Robyn was already familiar with the outstanding attention children receive from the staff at Joe DiMaggio Children's Hospital. Her niece had been treated there for a blood disorder, and Robyn witnessed this level of care firsthand as she accompanied her sister-in-law. With Erica and her family now facing a diagnosis of cancer, the decision to place her in the care of Joe DiMaggio Children's Hospital was simple.

Normalcy in the Face of Cancer
"In the beginning, it was devastating," says Robyn. "At first, we told Erica that she had a boo-boo on her leg and the doctors were going to fix it. However, when we found out how serious it was, we were very honest with her." Erica's parents told her she had cancer and explained what that meant in terms that a 5-year-old could understand. "She was so good about it," says Robyn. "I look at her now and can't believe what she went through."

One of the keys to helping Erica through this two-year battle was to make her life as normal as possible. "The staff at Joe DiMaggio Children's Hospital told us it's all in the attitude of the parents, so my husband, Ray, and I made a pact to treat her normally every step of the way," says Robyn.

While Erica remembers what it was like to go through chemotherapy, she is quicker to recall the special food the nurses would bring her and the hospital's playroom, where she made fuse-bead crafts and played in the toy kitchen. "The staff at Joe DiMaggio Children's Hospital was like family, and Erica was a part of it all," says Robyn. "I was so amazed when one member of the staff gave Erica a baseball signed by Joe DiMaggio. We asked all of the doctors and nurses to sign it, too." And when things seemed more than Erica could handle, the child life specialists or Lotsy Dotsy, the resident clown, were always on hand to cheer her up.

Comprehensive Treatment
Joe DiMaggio Children's Hospital provides the most comprehensive pediatric hematology and oncology program in the region. Erica and other pediatric cancer patients receive medical care from a dedicated team of pediatric oncologists, nurses and specialty support staff.

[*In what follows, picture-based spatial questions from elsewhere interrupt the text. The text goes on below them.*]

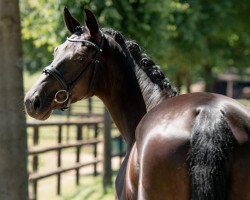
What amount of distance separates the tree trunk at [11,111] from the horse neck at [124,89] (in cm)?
158

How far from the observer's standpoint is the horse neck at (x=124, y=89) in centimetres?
404

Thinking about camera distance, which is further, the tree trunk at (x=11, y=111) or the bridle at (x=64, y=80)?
the tree trunk at (x=11, y=111)

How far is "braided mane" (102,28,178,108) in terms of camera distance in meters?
3.87

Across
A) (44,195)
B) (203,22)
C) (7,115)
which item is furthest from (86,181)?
(7,115)

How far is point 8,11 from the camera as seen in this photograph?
5.37 metres

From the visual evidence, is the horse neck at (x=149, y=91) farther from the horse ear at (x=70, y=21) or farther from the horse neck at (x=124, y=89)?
the horse ear at (x=70, y=21)

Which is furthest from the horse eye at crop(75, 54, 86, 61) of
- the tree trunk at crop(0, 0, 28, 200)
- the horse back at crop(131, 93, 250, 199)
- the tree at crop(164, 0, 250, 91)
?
the tree at crop(164, 0, 250, 91)

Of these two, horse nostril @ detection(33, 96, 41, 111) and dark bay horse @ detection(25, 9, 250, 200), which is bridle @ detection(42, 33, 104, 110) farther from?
horse nostril @ detection(33, 96, 41, 111)

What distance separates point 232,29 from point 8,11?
9745 mm

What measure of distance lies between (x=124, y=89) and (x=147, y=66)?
0.24 m

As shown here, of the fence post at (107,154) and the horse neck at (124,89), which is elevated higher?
the horse neck at (124,89)

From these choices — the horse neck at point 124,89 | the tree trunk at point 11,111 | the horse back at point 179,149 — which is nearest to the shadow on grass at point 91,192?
the tree trunk at point 11,111

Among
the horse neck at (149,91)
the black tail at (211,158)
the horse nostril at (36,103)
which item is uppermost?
the horse neck at (149,91)

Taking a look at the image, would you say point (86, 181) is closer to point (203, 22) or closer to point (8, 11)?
point (203, 22)
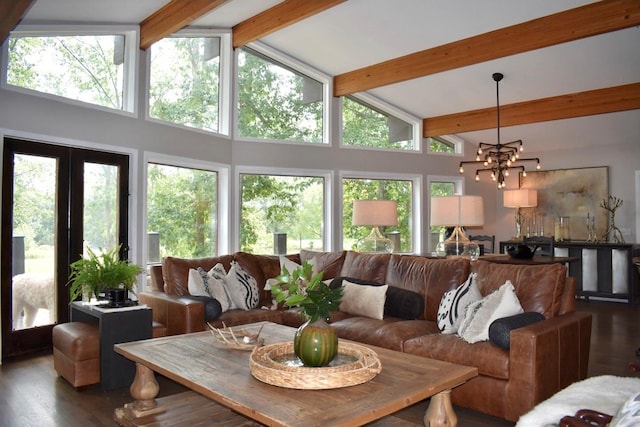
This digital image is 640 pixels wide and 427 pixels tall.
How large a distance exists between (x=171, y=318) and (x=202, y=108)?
3.20 m

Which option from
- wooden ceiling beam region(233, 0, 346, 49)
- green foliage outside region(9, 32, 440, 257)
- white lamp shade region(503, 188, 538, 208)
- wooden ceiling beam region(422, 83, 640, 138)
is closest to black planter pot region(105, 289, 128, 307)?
green foliage outside region(9, 32, 440, 257)

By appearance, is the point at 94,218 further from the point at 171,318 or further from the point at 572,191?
the point at 572,191

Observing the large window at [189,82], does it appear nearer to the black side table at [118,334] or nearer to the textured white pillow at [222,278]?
the textured white pillow at [222,278]

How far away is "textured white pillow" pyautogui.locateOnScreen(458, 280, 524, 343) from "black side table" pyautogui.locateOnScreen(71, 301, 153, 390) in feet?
7.73

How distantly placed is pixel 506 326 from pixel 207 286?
2573mm

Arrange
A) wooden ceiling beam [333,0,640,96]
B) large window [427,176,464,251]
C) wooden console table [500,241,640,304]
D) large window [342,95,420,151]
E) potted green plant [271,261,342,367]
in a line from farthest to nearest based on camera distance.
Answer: large window [427,176,464,251]
large window [342,95,420,151]
wooden console table [500,241,640,304]
wooden ceiling beam [333,0,640,96]
potted green plant [271,261,342,367]

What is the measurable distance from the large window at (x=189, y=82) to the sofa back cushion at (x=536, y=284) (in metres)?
4.16

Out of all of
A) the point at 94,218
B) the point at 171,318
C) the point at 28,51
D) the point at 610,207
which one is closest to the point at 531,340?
the point at 171,318

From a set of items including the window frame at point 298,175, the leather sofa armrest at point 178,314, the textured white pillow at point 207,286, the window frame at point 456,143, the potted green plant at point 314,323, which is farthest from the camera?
the window frame at point 456,143

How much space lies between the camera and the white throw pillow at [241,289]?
461 cm

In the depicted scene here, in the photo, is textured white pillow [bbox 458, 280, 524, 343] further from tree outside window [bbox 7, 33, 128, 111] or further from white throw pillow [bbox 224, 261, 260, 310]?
tree outside window [bbox 7, 33, 128, 111]

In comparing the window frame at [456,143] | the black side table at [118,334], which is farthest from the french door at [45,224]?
the window frame at [456,143]

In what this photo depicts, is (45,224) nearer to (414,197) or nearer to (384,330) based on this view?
(384,330)

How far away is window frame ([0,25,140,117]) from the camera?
4.43m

Erica received one year of chemotherapy under the care of Iftikhar Hanif, MD, pediatric oncologist on the medical staff at Joe DiMaggio Children's Hospital, Memorial Regional Hospital and Memorial Hospital West. This was followed by highly specialized surgery performed by Michael Jofe, MD, pediatric orthopedic surgeon on the medical staff at Joe DiMaggio Children's Hospital, Memorial Hospital West and Memorial Hospital Pembroke. The procedure, called tibial autographed vascularized fibula surgery, fused a cadaver tibia (shinbone) to Erica's fibula (calf bone). "We removed the cancerous tumor, and also had to remove Erica's tibia," says Dr. Jofe, "but we left the growth plate. Then we put Erica's fibula inside the cadaver tibia, like a hotdog inside a bun, to keep the blood supply intact." This meant that Erica would not lose her leg; in fact, it continues to grow at a normal rate.

Erica's cancer has been in remission for nearly three years, and she is evaluated every few months to monitor her health. For a while after she went into remission, however, every cough would send her mom to the doctor. "We need to treat her like a normal kid, though," says Robyn. "It was all about Erica for a while, but now everything has fallen into place and things are pretty routine."

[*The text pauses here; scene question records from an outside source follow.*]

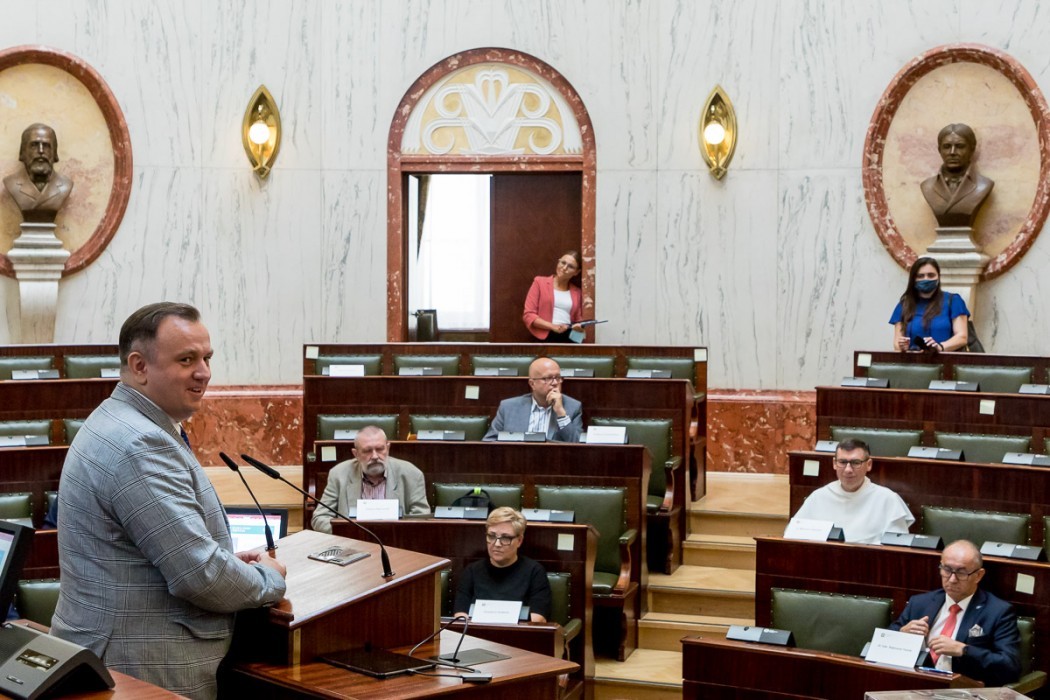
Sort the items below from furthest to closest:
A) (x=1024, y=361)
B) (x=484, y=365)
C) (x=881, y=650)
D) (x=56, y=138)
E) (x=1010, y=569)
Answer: (x=56, y=138)
(x=484, y=365)
(x=1024, y=361)
(x=1010, y=569)
(x=881, y=650)

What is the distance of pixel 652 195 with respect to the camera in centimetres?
702

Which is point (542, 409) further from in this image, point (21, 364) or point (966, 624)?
point (21, 364)

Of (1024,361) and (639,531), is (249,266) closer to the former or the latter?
(639,531)

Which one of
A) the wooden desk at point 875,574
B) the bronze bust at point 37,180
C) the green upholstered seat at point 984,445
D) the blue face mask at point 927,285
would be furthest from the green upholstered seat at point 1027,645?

In addition, Dr. Jofe recently lifted most of the previous physical restrictions placed on Erica. While Erica is advised to forego participation in organized sports, she is free to do anything else she wants. These days, that often means riding her bike, playing on the monkey bars and getting together with her girlfriends.

While she is not shy to tell people she had cancer, Erica says that sometimes she chooses to ignore the questions. But she does have advice for kids likeherself who are facing cancer. "I would tell other kids not to be scared. You'll lose your hair, but you can get a wig," says Erica. "You should go to Joe DiMaggio Children's Hospital because you will have fun, and they'll help you not to be scared. And they have toys."